===== Extrait à lire =====
Depuis la traite négrière, en passant par la colonisation, le capitalisme et la mondialisation on a tendance à dire toujours que l’ennemi principal de l’Afrique reste sans doute l’occident. Chaque événement qui passe et qui nous frappe de plein fouet, accablant encore et encore le corps déjà fortement amoindri de notre peuple et creusant de nouvelles cicatrices douloureuses et pérennes, met en évidence notre vrai statut de peuple opprimé et de peuple dont la dignité est bafouée à tout instant.
La cause est de toute évidence, elle pointe le bout de son nez, il suffit juste d’être un minimum lucide pour s’en rendre compte : Nous ne sommes pas un peuple souverain, et chaque jour le continent perd et risque encore de perdre un état-nation ou une nation toute entière. Cependant, un État-nation est un concept théorique, politique et historique, désignant la juxtaposition d'un État, en tant qu'organisation politique, à une nation, c'est-à-dire des individus qui se considèrent comme liés et appartenant à un même groupe. C'est donc la coïncidence entre une notion d'ordre identitaire, l'appartenance à un groupe, la nation, et une notion d'ordre juridique, l'existence d'une forme de souveraineté et d'institutions politiques et administratives qui l'exercent, l'État. Sans cette coïncidence, on parlera plutôt d'un État multinational. Alors que d'une manière générale, une nation est une communauté humaine identifiée dans des limites géographiques souvent fluctuantes au cours de l'histoire, et dont le trait commun supposé est la conscience d'une appartenance à un même groupe.
Pendant la période de la traite négrière c’étaient les africains qui aidaient les européens pour capturer les autres sœurs et frères africains pour les vendre avec une plus-value aux négriers.
Pendant la colonisation, ce sont encore ces mêmes africains qui luttaient à coté des européens contre leurs frères africains pour l’invasion, l’occupation et l’exploitation du continent africain. Aujourd’hui le capitalisme et la mondialisation frappent à nos portes et nous lèguent deux classes sociales inégales : les riches et les pauvres et ses corollaires le favoritisme, le népotisme, la médiocrité, le gaspillage, la corruption et l’avidité du pouvoir. L’absence d’une idéologie nationale sévit dans tous les pays africains, les états africains tentent alors de travailler le champ religieux pour faire de l’Islam ou la confrérie une idéologie d’Etat avec toutes les contradictions qui en découlent : les marabouts qui ordonnent leurs disciples de voter pour un candidat quelconque, la remise en cause de la laïcité dans tous les états africains, l’affaiblissement des minorités, réformes constitutionnelles islamiques et application de la charia etc.
===== Lignes fournies =====
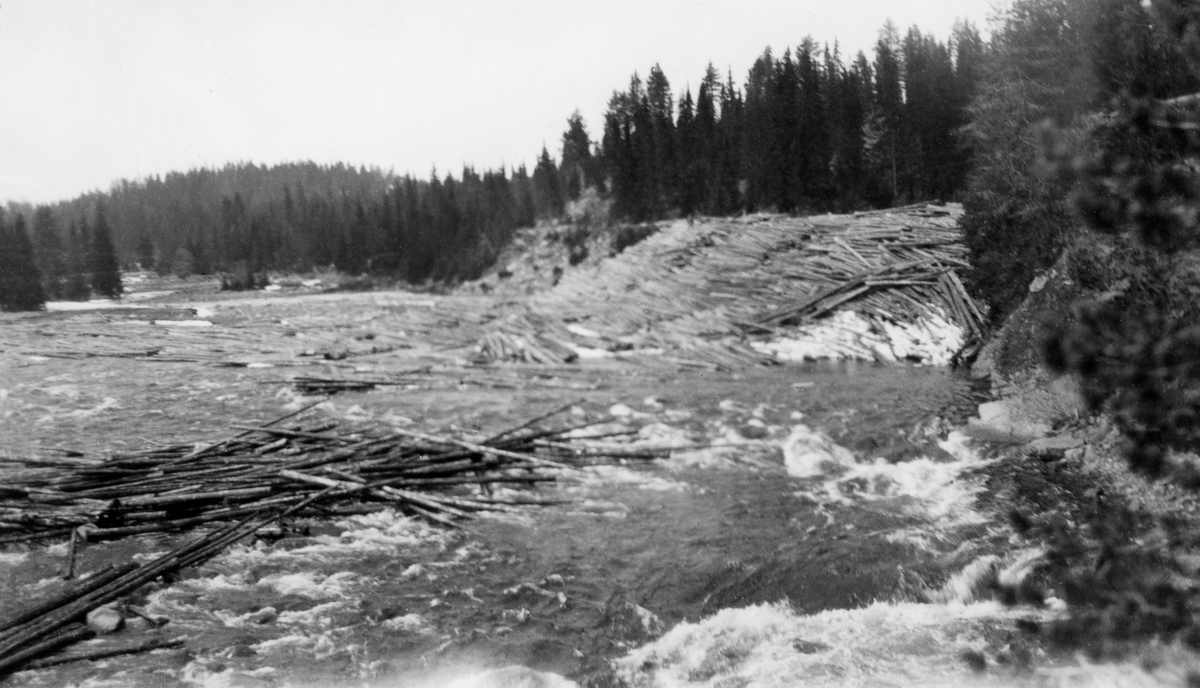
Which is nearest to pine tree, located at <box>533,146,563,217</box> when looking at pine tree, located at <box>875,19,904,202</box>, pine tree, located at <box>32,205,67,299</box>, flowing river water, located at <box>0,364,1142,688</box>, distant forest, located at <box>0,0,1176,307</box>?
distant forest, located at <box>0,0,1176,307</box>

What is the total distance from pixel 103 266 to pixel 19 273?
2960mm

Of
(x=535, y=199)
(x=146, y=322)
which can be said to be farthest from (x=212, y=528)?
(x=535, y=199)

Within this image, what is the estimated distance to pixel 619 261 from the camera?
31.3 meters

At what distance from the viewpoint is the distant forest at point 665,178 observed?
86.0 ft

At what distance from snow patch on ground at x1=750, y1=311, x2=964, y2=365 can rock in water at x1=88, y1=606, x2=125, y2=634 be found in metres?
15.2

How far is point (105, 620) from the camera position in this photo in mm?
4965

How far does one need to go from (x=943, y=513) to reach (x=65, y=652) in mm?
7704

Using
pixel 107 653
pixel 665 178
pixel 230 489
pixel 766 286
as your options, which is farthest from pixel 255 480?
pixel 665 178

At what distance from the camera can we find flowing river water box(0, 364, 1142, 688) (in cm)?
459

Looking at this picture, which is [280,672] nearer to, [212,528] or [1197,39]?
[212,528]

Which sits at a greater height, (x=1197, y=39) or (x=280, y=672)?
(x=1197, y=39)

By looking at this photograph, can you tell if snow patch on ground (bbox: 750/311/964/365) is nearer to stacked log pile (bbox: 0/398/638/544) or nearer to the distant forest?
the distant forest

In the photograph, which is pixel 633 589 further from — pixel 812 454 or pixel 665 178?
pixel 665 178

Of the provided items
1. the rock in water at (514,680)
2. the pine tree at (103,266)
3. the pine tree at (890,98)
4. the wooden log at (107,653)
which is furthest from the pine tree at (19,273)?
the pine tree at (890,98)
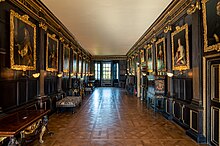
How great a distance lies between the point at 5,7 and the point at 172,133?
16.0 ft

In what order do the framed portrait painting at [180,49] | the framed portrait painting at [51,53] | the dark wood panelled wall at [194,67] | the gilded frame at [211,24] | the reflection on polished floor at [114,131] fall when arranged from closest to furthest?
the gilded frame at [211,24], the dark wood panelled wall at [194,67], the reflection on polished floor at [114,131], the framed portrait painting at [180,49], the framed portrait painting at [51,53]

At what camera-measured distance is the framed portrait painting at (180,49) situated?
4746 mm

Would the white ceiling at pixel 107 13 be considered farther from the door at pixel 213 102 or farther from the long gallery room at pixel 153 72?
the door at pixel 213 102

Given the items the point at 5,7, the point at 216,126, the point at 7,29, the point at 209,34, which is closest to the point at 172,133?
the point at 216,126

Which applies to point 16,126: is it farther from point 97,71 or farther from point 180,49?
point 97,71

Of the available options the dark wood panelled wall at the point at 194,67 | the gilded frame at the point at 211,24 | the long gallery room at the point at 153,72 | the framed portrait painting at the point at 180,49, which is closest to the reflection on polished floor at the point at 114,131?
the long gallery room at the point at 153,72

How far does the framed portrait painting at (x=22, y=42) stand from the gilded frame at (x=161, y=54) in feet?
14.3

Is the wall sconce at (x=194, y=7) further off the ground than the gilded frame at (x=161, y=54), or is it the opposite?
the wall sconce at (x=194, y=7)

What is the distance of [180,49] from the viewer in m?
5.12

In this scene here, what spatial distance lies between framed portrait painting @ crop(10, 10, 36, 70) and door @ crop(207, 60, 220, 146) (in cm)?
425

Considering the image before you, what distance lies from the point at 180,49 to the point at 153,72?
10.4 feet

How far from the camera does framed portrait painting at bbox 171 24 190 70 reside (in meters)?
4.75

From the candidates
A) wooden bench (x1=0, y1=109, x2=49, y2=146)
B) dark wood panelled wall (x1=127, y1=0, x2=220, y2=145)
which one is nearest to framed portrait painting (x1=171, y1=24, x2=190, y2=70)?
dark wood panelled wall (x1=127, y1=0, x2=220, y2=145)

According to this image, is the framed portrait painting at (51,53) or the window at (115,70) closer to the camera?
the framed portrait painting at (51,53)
=====
===== Lignes fournies =====
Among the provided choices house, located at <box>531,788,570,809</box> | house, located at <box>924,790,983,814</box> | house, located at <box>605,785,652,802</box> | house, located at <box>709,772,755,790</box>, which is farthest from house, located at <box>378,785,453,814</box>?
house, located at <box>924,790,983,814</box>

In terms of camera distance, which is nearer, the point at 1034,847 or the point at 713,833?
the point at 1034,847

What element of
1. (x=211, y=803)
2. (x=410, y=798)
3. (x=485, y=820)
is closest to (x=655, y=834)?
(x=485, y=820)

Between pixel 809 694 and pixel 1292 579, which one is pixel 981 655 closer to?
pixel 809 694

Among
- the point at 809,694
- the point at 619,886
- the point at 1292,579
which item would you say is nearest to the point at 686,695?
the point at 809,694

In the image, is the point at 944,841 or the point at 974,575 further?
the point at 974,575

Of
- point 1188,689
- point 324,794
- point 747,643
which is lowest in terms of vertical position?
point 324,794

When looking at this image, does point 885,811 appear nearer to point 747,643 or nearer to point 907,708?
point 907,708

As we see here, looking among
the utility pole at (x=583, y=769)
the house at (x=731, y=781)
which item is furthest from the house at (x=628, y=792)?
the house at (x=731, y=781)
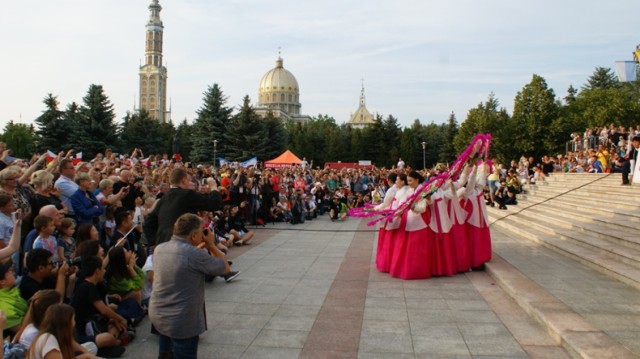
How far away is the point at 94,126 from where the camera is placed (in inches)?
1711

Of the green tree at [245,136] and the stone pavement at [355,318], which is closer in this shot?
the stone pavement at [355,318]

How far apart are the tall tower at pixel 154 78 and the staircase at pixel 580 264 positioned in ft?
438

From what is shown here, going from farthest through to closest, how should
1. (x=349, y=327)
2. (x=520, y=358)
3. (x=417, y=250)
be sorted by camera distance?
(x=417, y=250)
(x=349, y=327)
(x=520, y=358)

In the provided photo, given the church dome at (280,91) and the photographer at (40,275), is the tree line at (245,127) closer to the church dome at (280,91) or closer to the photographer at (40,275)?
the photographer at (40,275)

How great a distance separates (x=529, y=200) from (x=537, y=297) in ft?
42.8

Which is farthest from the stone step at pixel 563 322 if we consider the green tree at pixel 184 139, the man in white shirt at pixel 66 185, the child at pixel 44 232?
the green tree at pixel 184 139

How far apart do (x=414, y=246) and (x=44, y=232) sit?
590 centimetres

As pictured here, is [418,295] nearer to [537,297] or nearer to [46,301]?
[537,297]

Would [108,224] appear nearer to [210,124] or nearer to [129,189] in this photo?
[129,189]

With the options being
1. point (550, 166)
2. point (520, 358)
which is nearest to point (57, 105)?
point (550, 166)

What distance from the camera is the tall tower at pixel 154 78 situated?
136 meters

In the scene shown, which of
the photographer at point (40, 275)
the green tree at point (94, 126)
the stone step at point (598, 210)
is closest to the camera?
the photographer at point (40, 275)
=====
- Consigne donnée: Reformulez sous forme de liste à puces le paragraphe de l'extrait qui commence par « Pendant la colonisation, ce sont encore », en conservant ses faits principaux. Pour répondre, appuyez-vous uniquement sur l'extrait.

- Réponse correcte:
- Pendant la colonisation, des Africains ont combattu aux côtés des Européens contre d'autres Africains, au service de l'invasion, de l'occupation et de l'exploitation du continent.
- Aujourd'hui, le capitalisme et la mondialisation créent deux classes sociales inégales, les riches et les pauvres.
- Cette inégalité s'accompagne de favoritisme, de népotisme, de médiocrité, de gaspillage, de corruption et d'avidité du pouvoir.
- Tous les pays africains souffrent de l'absence d'une idéologie nationale.
- Les États africains cherchent donc à faire de l'Islam ou de la confrérie une idéologie d'État.
- Il en découle des contradictions :
  - des marabouts ordonnent à leurs disciples de voter pour un candidat ;
  - la laïcité est remise en cause ;
  - les minorités sont affaiblies ;
  - des réformes constitutionnelles islamiques sont adoptées et la charia est appliquée.